Политические лидеры правительства во главе со Сталиным стояли на ровной площадке на вершине Мавзолея. Военный парад начался.

Обычно генералы оставались на своих местах во время демонстрации трудящихся, которая следовала за военным парадом. Но на этот раз Тухачевский не остался. В перерыве между двумя парадами маршал вышел из ряда. Он все еще держал руки в карманах, шагая по Опустевшему проезду прочь с Красной площади, и скоро скрылся из виду. /239/ 4 мая его поездка во главе делегации, которая должна была присутствовать на коронации Георга VI, была отменена. Вместо него назначен адмирал Орлов, нарком Военно-Морского Флота. Но поездка адмирала также не состоялась, и он был позже расстрелян.

Я уже собирался вернуться в свою штаб-квартиру за границей, предварительно обсудив с наркомом Ежовым дело, которое заставило меня приехать в Москву. Одна из таких бесед происходила ночью. Ежов хотел видеть меня одного, и мы просидели с ним до четырех часов утра. Выйдя из его кабинета, я был удивлен, увидев Слуцкого, начальника Иностранного отдела ОГПУ, и его помощника Шпигельгласса, которые ждали меня. Они были явно озадачены моей ночной беседой с Ежовым.

Я подготовился к отъезду и спросил про свой паспорт. Мои близкие друзья посмеялись над моими приготовлениями:

— Они не дадут тебе разрешения на отъезд.

Действительно, наступило время, когда ответственных работников отзывали из всех стран мира, и никто не получал назначений за рубеж, а я был военным.

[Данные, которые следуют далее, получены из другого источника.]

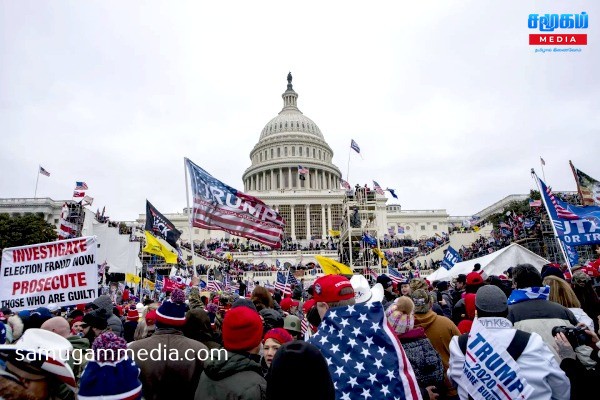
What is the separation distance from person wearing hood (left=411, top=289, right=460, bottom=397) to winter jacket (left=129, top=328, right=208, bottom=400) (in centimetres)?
234

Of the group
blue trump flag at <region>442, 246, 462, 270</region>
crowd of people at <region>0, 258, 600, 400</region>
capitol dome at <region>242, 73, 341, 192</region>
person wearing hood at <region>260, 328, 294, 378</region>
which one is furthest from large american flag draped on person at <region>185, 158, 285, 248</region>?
capitol dome at <region>242, 73, 341, 192</region>

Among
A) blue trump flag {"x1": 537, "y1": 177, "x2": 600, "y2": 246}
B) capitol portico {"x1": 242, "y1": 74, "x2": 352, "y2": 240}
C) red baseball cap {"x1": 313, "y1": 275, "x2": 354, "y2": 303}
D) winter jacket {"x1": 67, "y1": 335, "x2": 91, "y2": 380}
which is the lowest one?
winter jacket {"x1": 67, "y1": 335, "x2": 91, "y2": 380}

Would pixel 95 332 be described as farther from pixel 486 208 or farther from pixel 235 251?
pixel 486 208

11 мая Тухачевского понизили до начальника Приволжского военного округа. Он так и не вступил в должность. Неделю спустя был арестован замнаркома обороны Гамарник (примеч. – здесь и далее Кривицкий приводит несколько версий смерти Я.Б. Гамарника, появившихся летом 1937 года в Москве, в западноевропейской и эмигрантской печати. Проверка обстоятельств его смерти проводилась Прокуратурой СССР летом 1955 года. В записке Генерального прокурора СССР Р. А. Руденко в ЦК КПСС указывалось: «31 мая 1937 года Гамарник Я. Б., будучи тяжело больным, выстрелом из пистолета покончил жизнь самоубийством». Другие версии о его кончине не подтвердились (см.: Известия ЦК КПСС. 1989. № 4. С. 68). Прим. сост.), наипреданнейший член большевистской партии. Это был признак, говоривший о том, что Сталин приступил к планомерному уничтожению высшего командного состава Красной Армии.

В эти дни последовал такой поток арестов и расстрелов людей, с которыми я был связан всю жизнь, что казалось, будто крыша трещит над Россией и все здание Советского государства рушится вокруг меня.

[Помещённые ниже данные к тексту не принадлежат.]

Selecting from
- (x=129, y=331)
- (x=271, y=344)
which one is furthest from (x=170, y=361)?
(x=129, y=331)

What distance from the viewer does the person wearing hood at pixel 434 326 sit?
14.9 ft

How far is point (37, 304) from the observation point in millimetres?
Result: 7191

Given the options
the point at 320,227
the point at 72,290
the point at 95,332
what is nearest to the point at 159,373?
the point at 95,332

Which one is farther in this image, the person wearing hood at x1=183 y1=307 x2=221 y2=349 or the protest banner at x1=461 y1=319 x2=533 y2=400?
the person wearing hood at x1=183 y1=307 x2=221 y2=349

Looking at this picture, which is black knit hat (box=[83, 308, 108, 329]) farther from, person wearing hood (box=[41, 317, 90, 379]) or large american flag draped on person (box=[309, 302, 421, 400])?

У меня еще не было разрешения на отъезд, и я действовал, решив, что его не выдадут. Я послал телеграмму жене в Гаагу, чтобы она подготовилась к возвращению в Москву с ребенком.

И вдруг мне неожиданно сообщили, что мой паспорт /240/ готов и я могу приступить к исполнению своих обязанностей за границей, причем немедленно.

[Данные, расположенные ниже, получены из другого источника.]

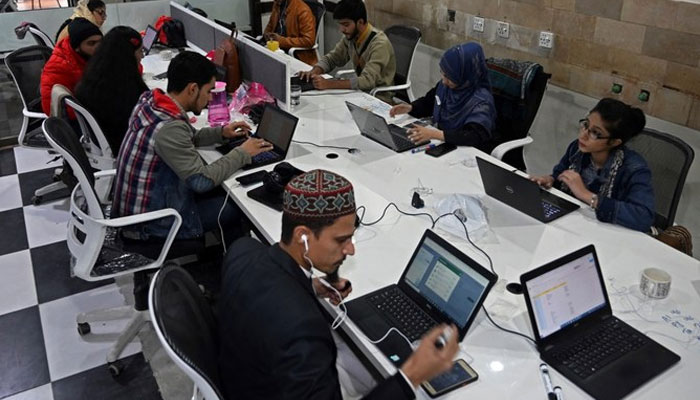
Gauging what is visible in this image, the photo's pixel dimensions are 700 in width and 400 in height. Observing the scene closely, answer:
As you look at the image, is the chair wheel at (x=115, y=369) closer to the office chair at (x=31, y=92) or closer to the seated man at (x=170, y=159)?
the seated man at (x=170, y=159)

Нечто похожее на панику охватило всех командиров Красной Армии. В последние дни перед моим отъездом из Москвы общая тревога достигла небывалого накала. Каждый час доходили до меня известия о новых арестах.

Я пошел прямо к Михаилу Фриновскому, заместителю наркома ОГПУ, который вместе с Ежовым проводил великую чистку по приказу Сталина.

— Скажите, что происходит? Что происходит в стране? — добивался я от Фриновского. — Я не могу выполнять свою работу, не зная, что все это значит. Что я скажу своим товарищам за границей?

— Это заговор, — ответил Фриновский. — Мы как раз раскрыли гигантский заговор в армии, такого заговора история еще никогда не знала. Но мы все возьмем под свой контроль, мы их всех возьмем. Нам теперь стало известно о заговоре с целью убийства самого Николая Ивановича (Ежова).

Фриновский не привел доказательств существования заговора, так «неожиданно» раскрытого ОГПУ. Но в коридорах Лубянки я столкнулся с Фурмановым, начальником отдела контрразведки, действующего за границей среди белоэмигрантов.

— Скажи, тех двоих первоклассных людей это ты послал к нам? — спросил он.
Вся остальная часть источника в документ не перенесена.